Faith is the act of believing in the illogical. If something makes sense then you don’t need faith to believe in it it. You only need your mind. Although logic is a highly valuable, it does come across certain limits. It get’s you to certain point and then you can’t go on. Once you lost faith and reached the limits of your logical abilities, what are you supposed to do? Where do you turn? How do you proceed? You can always choose despair. But that answer doesn’t satisfy me.

I suggest that you listen to this music while reading this blog post. Here is The Mystic’s Dream by Loreena McKennitt from her album The Mask And The Mirror.
I’ve talked about losing my religion in the holy land here.
Then I wrote about my attempts to become a very bad person here.
This is part 3 in my adventure with faith. How to regain faith after you have lost it? The short answer is that it happened on its own and without an effort on my part. Gradually. The long answer is this:
Religion is where the eternal touches human. The human made bits draw from our nature and therefore is corruptible. I grew up in certain society. Others around me behaved a certain way and I imitated them. That is what you do when you young and green. I can see now how losing faith was like hitting a reset button on a computer. It allowed me to get rid whatever mental conception I had about faith and find my own connection with the eternal that is genuine.
I no longer believe, I know. My faith is a direct experience. My heaven is a place on earth in the here and now. My hell as well. Both are of my own creation.
I can see how doubt and disillusion was a necessary step to rid myself from the false bits in order to get to the genuine bits.
Does the ocean care if a fish says:” I don’t believe in water, it doesn’t exist?”
So how can we convince that fish that water does exit?
“Pull the fish out of water”
Ah! the near death experience. That is one way. I wonder if a fish can discover water without jeopardizing its life. A gentler more loving way of discovery.
Contemplate your hand for example. Not the way your hand looks, nor the sensation of somebody touching your hand, but rather the way your hand feels on the inside. Simply close your eyes and sense the aliveness of your hand.
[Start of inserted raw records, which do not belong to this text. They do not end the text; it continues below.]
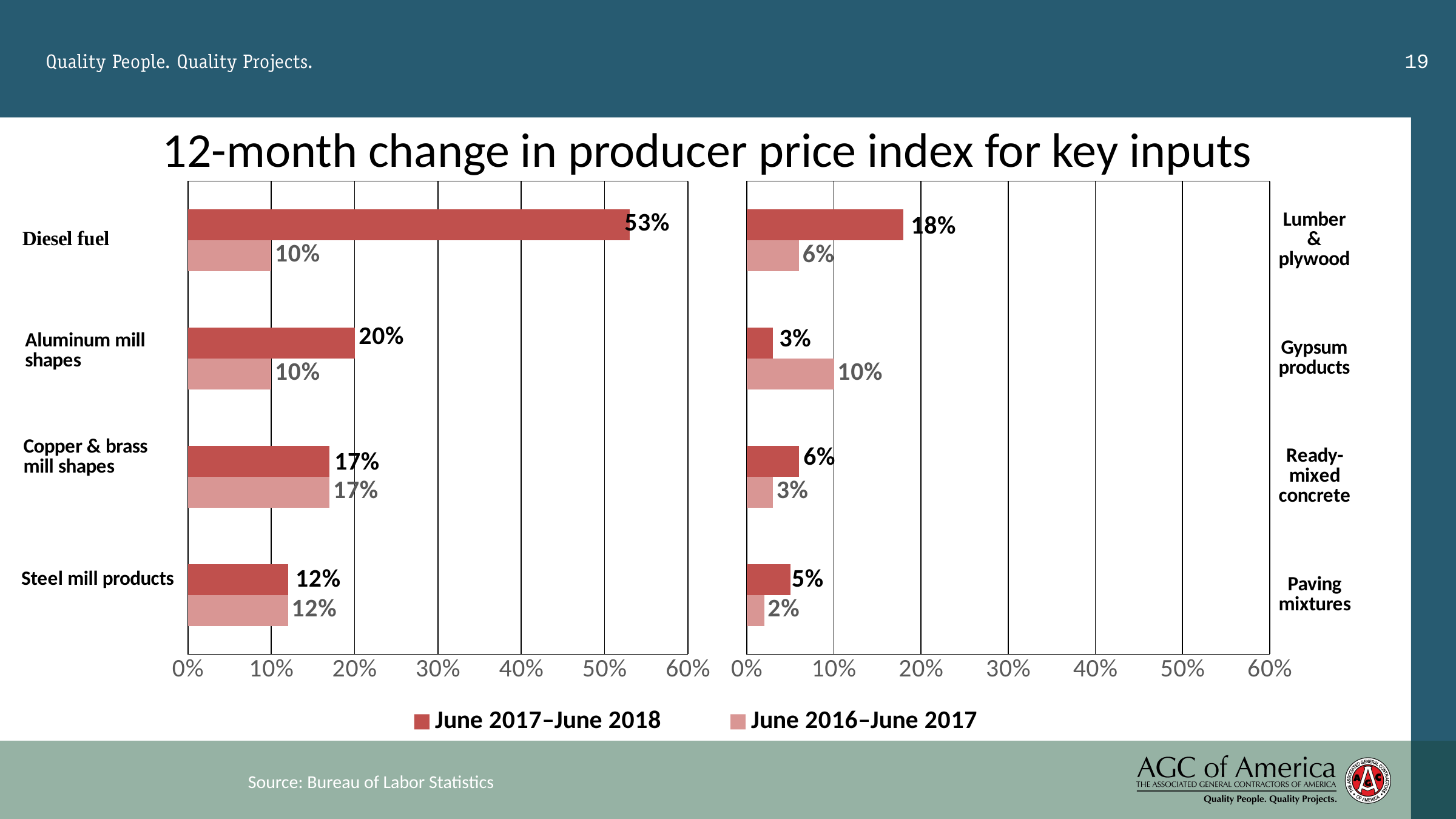
What kind of chart is used on this slide? Bar chart What is the title of the chart on the slide? 12-month change in producer price index for key inputs In the left chart, which category has the highest June 2017–June 2018 value? Diesel fuel How many series does the legend list? 2 In the right chart, what is the June 2017–June 2018 value for Lumber & plywood? 18% How many categories are shown in the right chart? 4 In the left chart, what is the difference between the June 2017–June 2018 and June 2016–June 2017 values for Diesel fuel? 43% In the right chart, which category has the lowest June 2016–June 2017 value? Paving mixtures In the right chart, which is larger for Gypsum products: the June 2017–June 2018 value or the June 2016–June 2017 value? June 2016–June 2017 In the left chart, is the June 2017–June 2018 value for Aluminum mill shapes greater or less than 10%? greater In the left chart, what is the June 2017–June 2018 value for Diesel fuel? 53% In the right chart, what is the June 2016–June 2017 value for Gypsum products? 10%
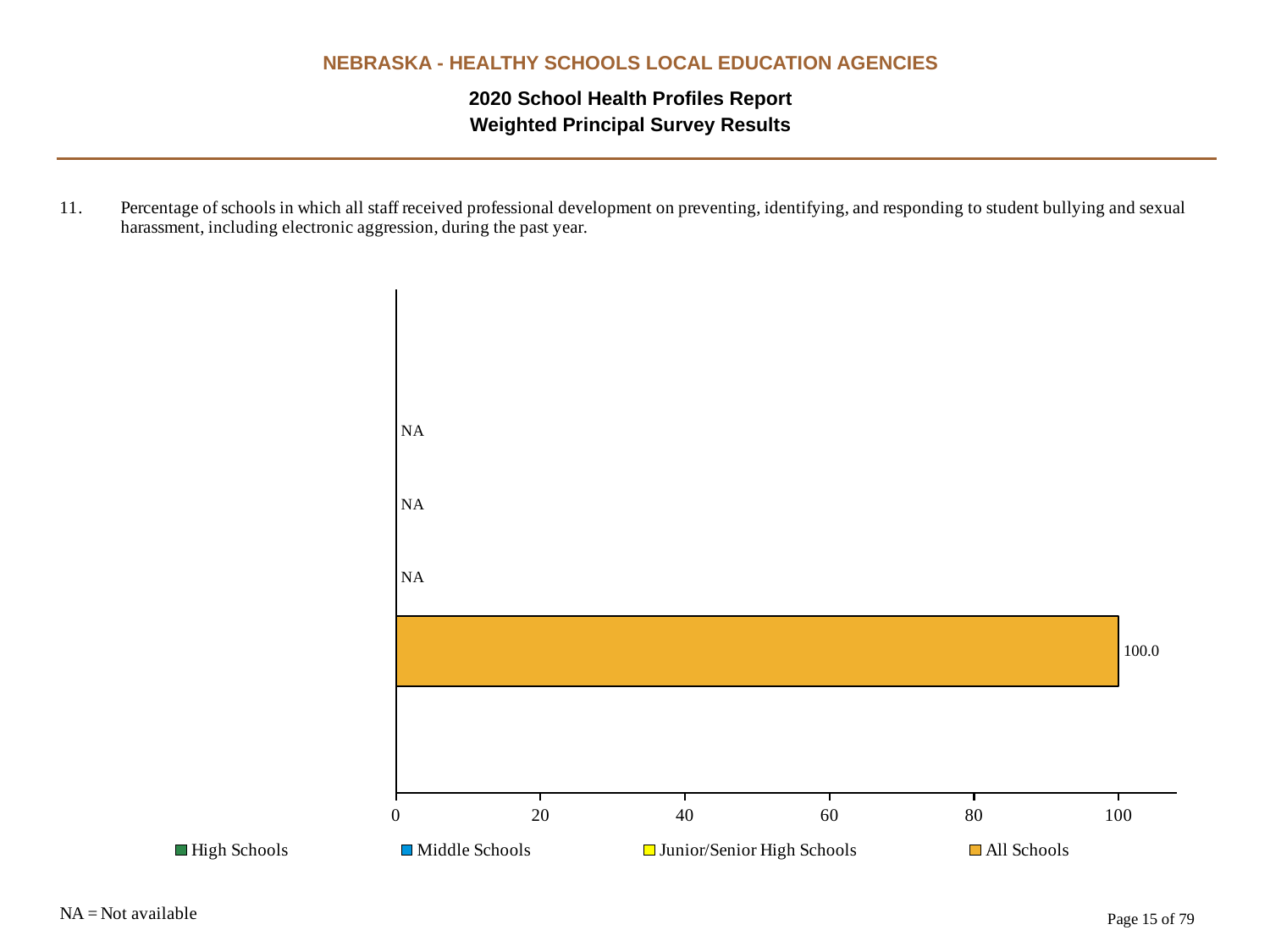
What is shown for High Schools? NA What is the highest value shown on the x axis? 100 What colour is the All Schools bar? Orange/yellow What is shown for Junior/Senior High Schools? NA How many series are marked NA? 3 How many series does the legend list? 4 Is the value for All Schools greater or less than 80? greater What kind of chart is shown? Bar chart What is the value for All Schools? 100.0 Which series is the only one with a plotted bar? All Schools What is shown for Middle Schools? NA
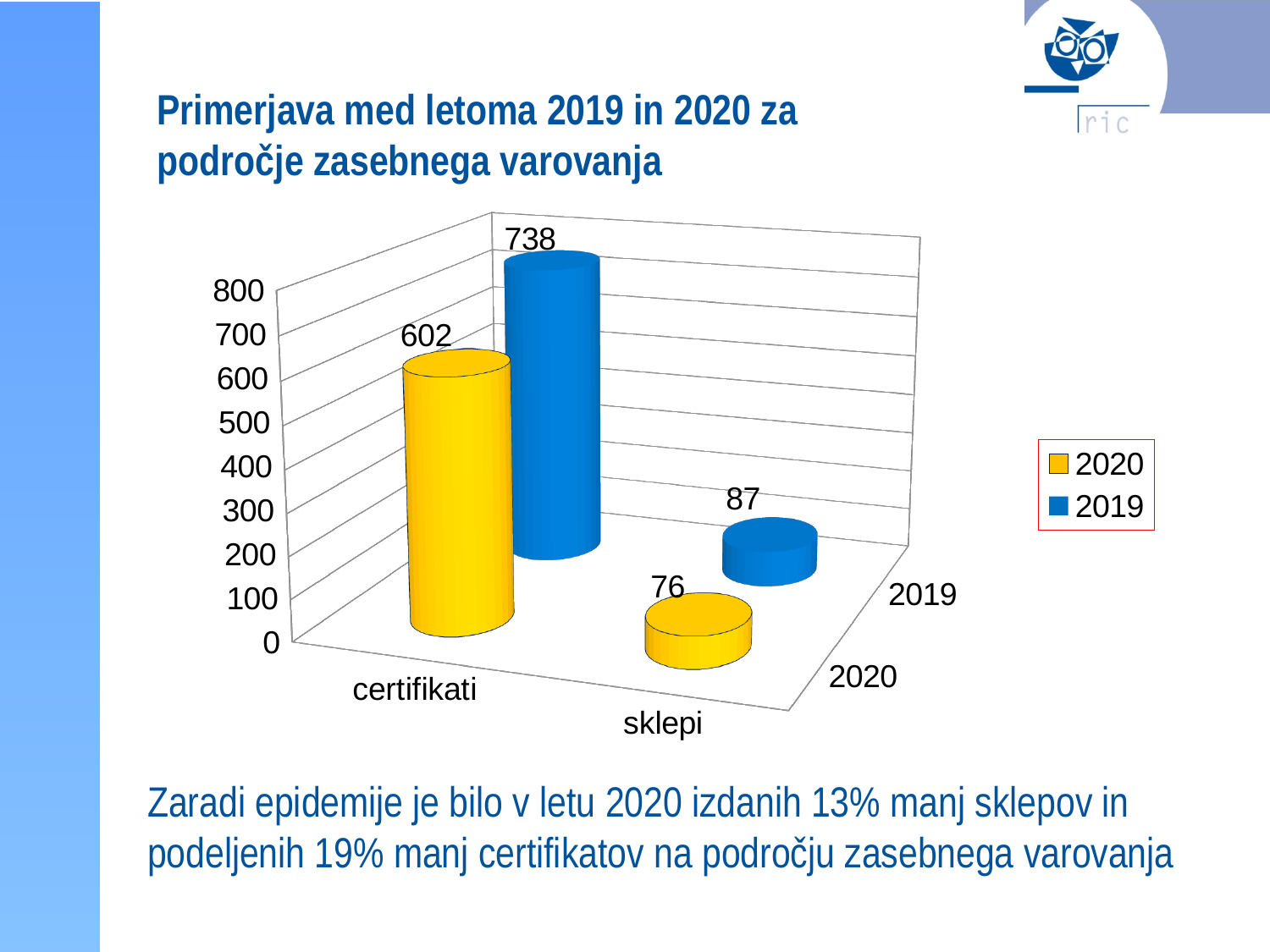
What is the value for sklepi in 2020? 76 Which is larger, the sklepi value for 2019 or for 2020? 2019 What is the difference between the certifikati values for 2019 and 2020? 136 What is the difference between the sklepi values for 2019 and 2020? 11 What kind of chart is shown on the slide? bar chart What is the value for sklepi in 2019? 87 Which category has the highest value in the 2019 series? certifikati What is the value for certifikati in 2019? 738 How many series does the legend list? 2 How many categories are shown on the chart? 2 What is the value for certifikati in 2020? 602 Which category has the lowest value in the 2020 series? sklepi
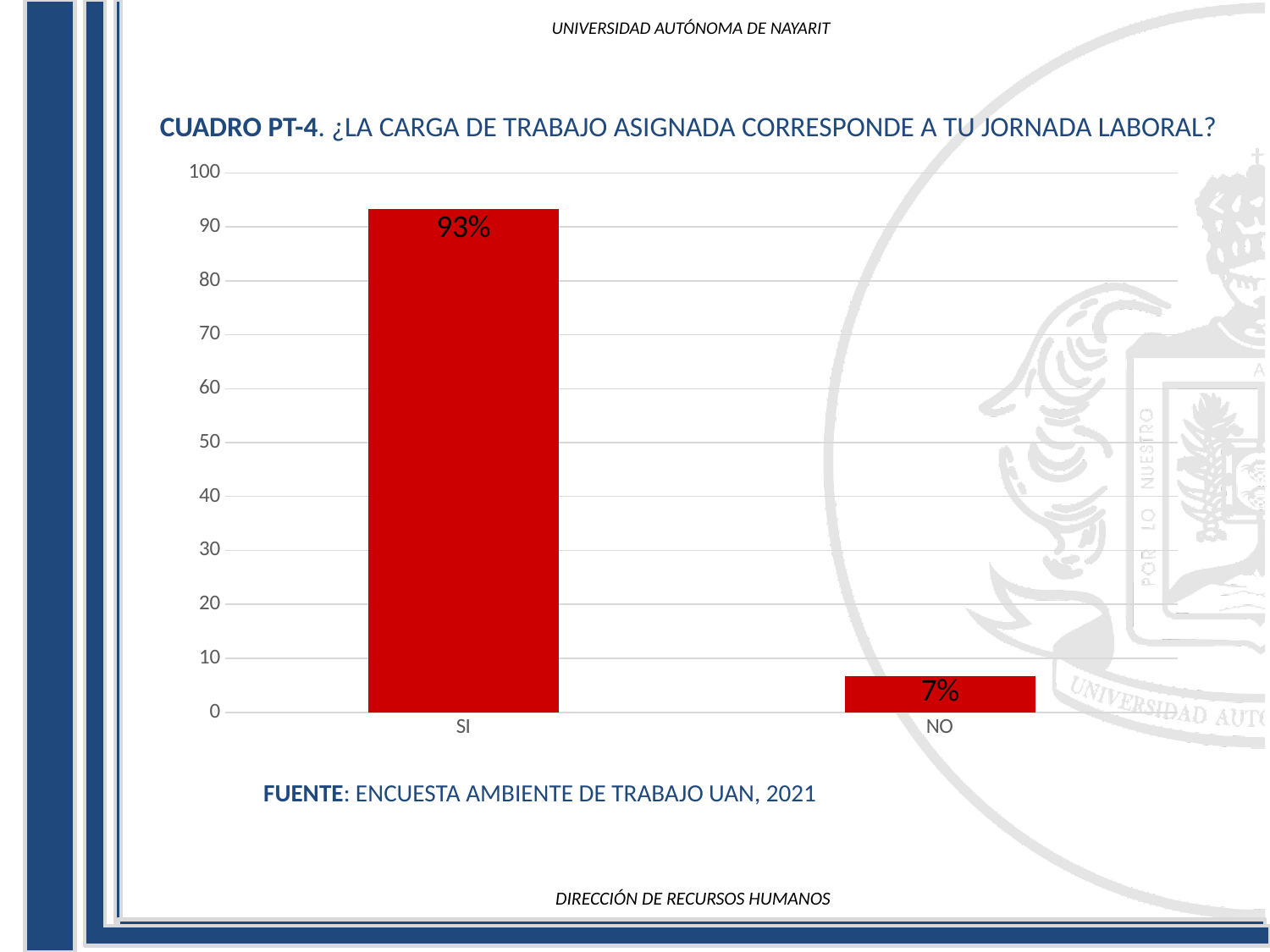
Is the value for NO greater or less than 10? less What kind of chart is shown on the slide? bar chart How many categories are shown on the x axis? 2 What is the source cited below the chart? ENCUESTA AMBIENTE DE TRABAJO UAN, 2021 What is the difference between the values for SI and NO? 86% Which category has the lowest value? NO What colour are the bars in the chart? red Which is larger, the value for SI or the value for NO? SI Is the value for SI greater or less than 90? greater What is the value for SI? 93% Which category has the highest value? SI What is the value for NO? 7%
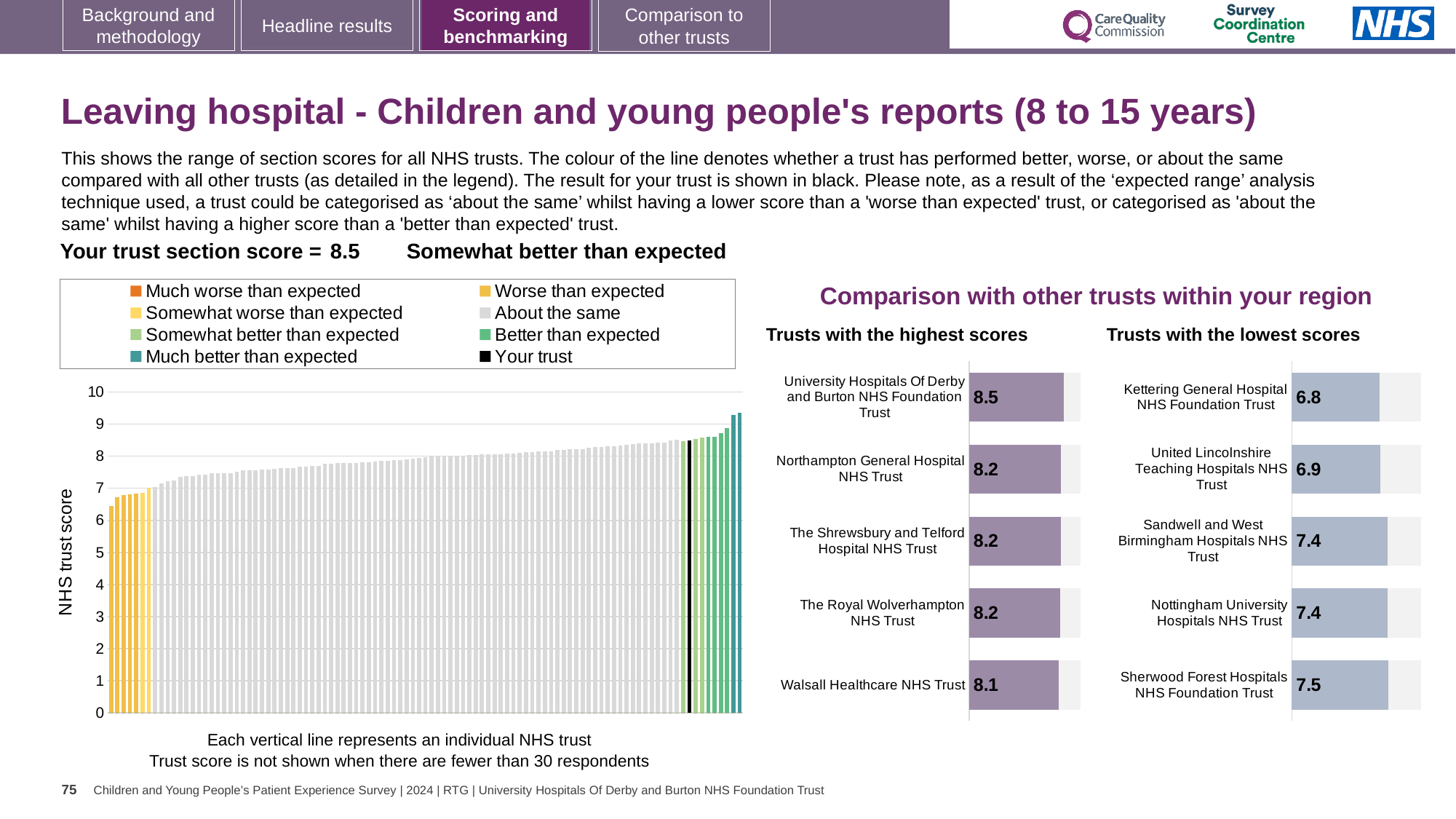
How many entries does the legend of the large 'NHS trust score' chart list? 8 In the 'Trusts with the highest scores' chart, what is the score for Walsall Healthcare NHS Trust? 8.1 In the 'Trusts with the lowest scores' chart, which trust has the highest score? Sherwood Forest Hospitals NHS Foundation Trust In the 'Trusts with the highest scores' chart, what is the difference between the scores of University Hospitals Of Derby and Burton NHS Foundation Trust and Walsall Healthcare NHS Trust? 0.4 In the large 'NHS trust score' chart, do the bars rise or fall from left to right? Rise In the 'Trusts with the lowest scores' chart, what is the difference between the scores of Sherwood Forest Hospitals NHS Foundation Trust and Kettering General Hospital NHS Foundation Trust? 0.7 In the 'Trusts with the lowest scores' chart, which trust has the lowest score? Kettering General Hospital NHS Foundation Trust How many trusts are shown in the 'Trusts with the highest scores' chart? 5 In the 'Trusts with the lowest scores' chart, which has the higher score: United Lincolnshire Teaching Hospitals NHS Trust or Nottingham University Hospitals NHS Trust? Nottingham University Hospitals NHS Trust In the 'Trusts with the highest scores' chart, what is the score for University Hospitals Of Derby and Burton NHS Foundation Trust? 8.5 In the 'Trusts with the lowest scores' chart, what is the score for Kettering General Hospital NHS Foundation Trust? 6.8 What kind of chart is the large chart with the 'NHS trust score' axis? Bar chart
Draw your awareness to just one hand right hand for a minute. Don’t take my word for it, I am not asking you to believe, have your own experience. Experiment on your own.
“How could God create such injustice and cruelty in this world?”
You are asking the wrong question.
“What is the right question?”
Ask yourself what answer would comfort you. Imagine if god with all his majesty was sitting here on the couch in this living room with us. What would you like him to say? What explanation would satisfy you?
“I don’t know.”
There is a way of knowing that in between rational thought and faith. Have you ever found yourself sitting in a dark yet familiar room? You know exactly where the door knob is. You can get up and reach for it without any hesitation even though you can’t see a thing. It is that type of knowing. Has nothing to do with faith. By being aware of the living force that is inside my body I am beginning to sense the aliveness pulsating all around. Like a fish, I was swimming in it all along.
It is humorous to me that you think the ocean would be offended by a disbelieving fish. It keeps on giving life, no matter what.
Maybe, I suppose, if “its” a force. But, if “its” a person, not human, but something which human may be fairly characterized as an imperfect, limited and finite image, then I would say not so much. Nor, in my experience, is there something between faith and reason, unless it is experience, which when properly done, can confirm or deny both.